La sabiduría convencional es que las personas que continúan su educación durante toda su vida tienen un menor riesgo de desarrollar la enfermedad de Alzheimer. Pero hay una serie de estudios que contradicen esta noción, dejando al laico preguntándose dónde está la verdad.

La enfermedad de Alzheimer es la forma más común de demencia y se caracteriza principalmente por la pérdida progresiva de memoria. Se ha argumentado que se supone que un alto nivel de educación aumenta la “reserva cognitiva” de una persona, que se refiere a la capacidad del cerebro para preservar y mantener la función cognitiva a pesar de cualquier daño.

Los científicos saben que una alta reserva cognitiva debe actuar como una protección contra el deterioro cognitivo que puede ocurrir naturalmente a medida que una persona envejece. La pregunta ahora es si esta reserva cognitiva reforzada por un mayor nivel de educación realmente puede ser efectiva para prevenir o retrasar el desarrollo de la enfermedad de Alzheimer.

Desafortunadamente, la respuesta es no. Pero esta conclusión viene con advertencias.

Una nueva investigación no ha encontrado ningún vínculo entre la reserva cognitiva de una persona en la mediana edad y un menor riesgo de desarrollar la enfermedad de Alzheimer. El estudio publicado en el Journal of Alzheimer’s Disease que llegó a esta conclusión fue realizado por la Dra. Rebecca Gottesman, de la Facultad de Medicina de la Universidad Johns Hopkins en Maryland, y sus colegas.

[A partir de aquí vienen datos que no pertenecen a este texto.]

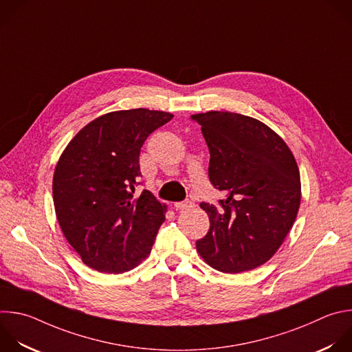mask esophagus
<instances>
[{"label": "esophagus", "instance_id": "esophagus-1", "mask_svg": "<svg viewBox=\"0 0 352 352\" xmlns=\"http://www.w3.org/2000/svg\"><path fill=\"white\" fill-rule=\"evenodd\" d=\"M174 207L177 208V210H186V208H189V207H193V203L192 201H178V203H175L174 204Z\"/></svg>", "mask_w": 352, "mask_h": 352}]
</instances>
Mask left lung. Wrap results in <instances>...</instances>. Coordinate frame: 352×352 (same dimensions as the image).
<instances>
[{"label": "left lung", "mask_w": 352, "mask_h": 352, "mask_svg": "<svg viewBox=\"0 0 352 352\" xmlns=\"http://www.w3.org/2000/svg\"><path fill=\"white\" fill-rule=\"evenodd\" d=\"M210 151L208 177L225 193L219 206L201 201L210 228L196 242L200 257L223 274L265 264L290 232L301 201L296 159L267 124L230 111L193 114Z\"/></svg>", "instance_id": "left-lung-1"}]
</instances>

Investigadores dicen que las personas educadas aún corren el riesgo de desarrollar Alzheimer.

La buena noticia para aquellos con una educación superior es que el estudio confirma que estas personas podrían permanecer cognitivamente funcionales durante más tiempo, simplemente gracias al hecho de que su alta reserva cognitiva tarda más en agotarse.

Los resultados de la investigación sugieren que una mayor educación parece desempeñar un papel como una forma de reserva cognitiva que ayuda a las personas a mejorar en la línea de base, pero no afecta el nivel real de deterioro.

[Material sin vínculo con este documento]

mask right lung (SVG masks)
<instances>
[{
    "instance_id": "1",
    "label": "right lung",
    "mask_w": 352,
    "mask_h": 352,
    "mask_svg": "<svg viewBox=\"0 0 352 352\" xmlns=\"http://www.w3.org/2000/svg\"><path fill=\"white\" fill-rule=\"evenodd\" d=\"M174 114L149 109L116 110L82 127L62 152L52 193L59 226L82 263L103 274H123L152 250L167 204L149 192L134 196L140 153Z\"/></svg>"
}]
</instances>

Esto hace que los estudios sean difíciles porque alguien que tiene buena educación puede ser menos propenso a mostrar un beneficio de un tratamiento experimental porque ya lo está haciendo bien.

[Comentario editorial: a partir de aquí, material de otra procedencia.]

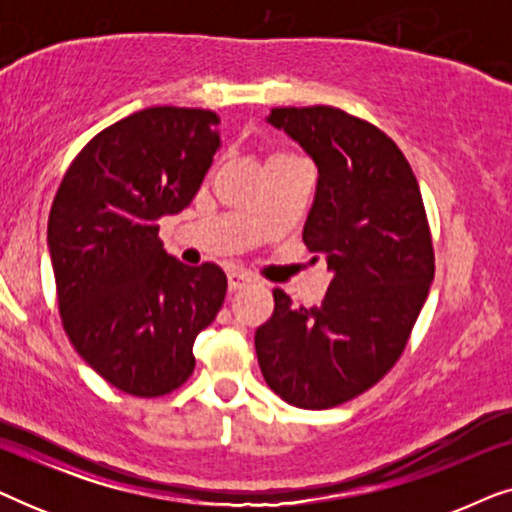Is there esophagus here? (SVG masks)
Returning a JSON list of instances; mask_svg holds the SVG:
<instances>
[{"label": "esophagus", "instance_id": "1", "mask_svg": "<svg viewBox=\"0 0 512 512\" xmlns=\"http://www.w3.org/2000/svg\"><path fill=\"white\" fill-rule=\"evenodd\" d=\"M251 282H254V277H251L249 272H242V270L228 272V289L230 291H240L242 286H247Z\"/></svg>", "mask_w": 512, "mask_h": 512}]
</instances>
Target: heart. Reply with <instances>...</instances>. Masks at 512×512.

Los investigadores también querían señalar que su estudio solo analizaba las asociaciones y no las relaciones de causa y efecto.

Este estudio fue diseñado para buscar tendencias, no probar causa y efecto. Su principal implicación es que la exposición a la educación y un mejor rendimiento cognitivo cuando eres más joven pueden ayudar a preservar la función cognitiva por un tiempo, incluso si es poco probable que cambie el curso de la enfermedad (Alzheimer).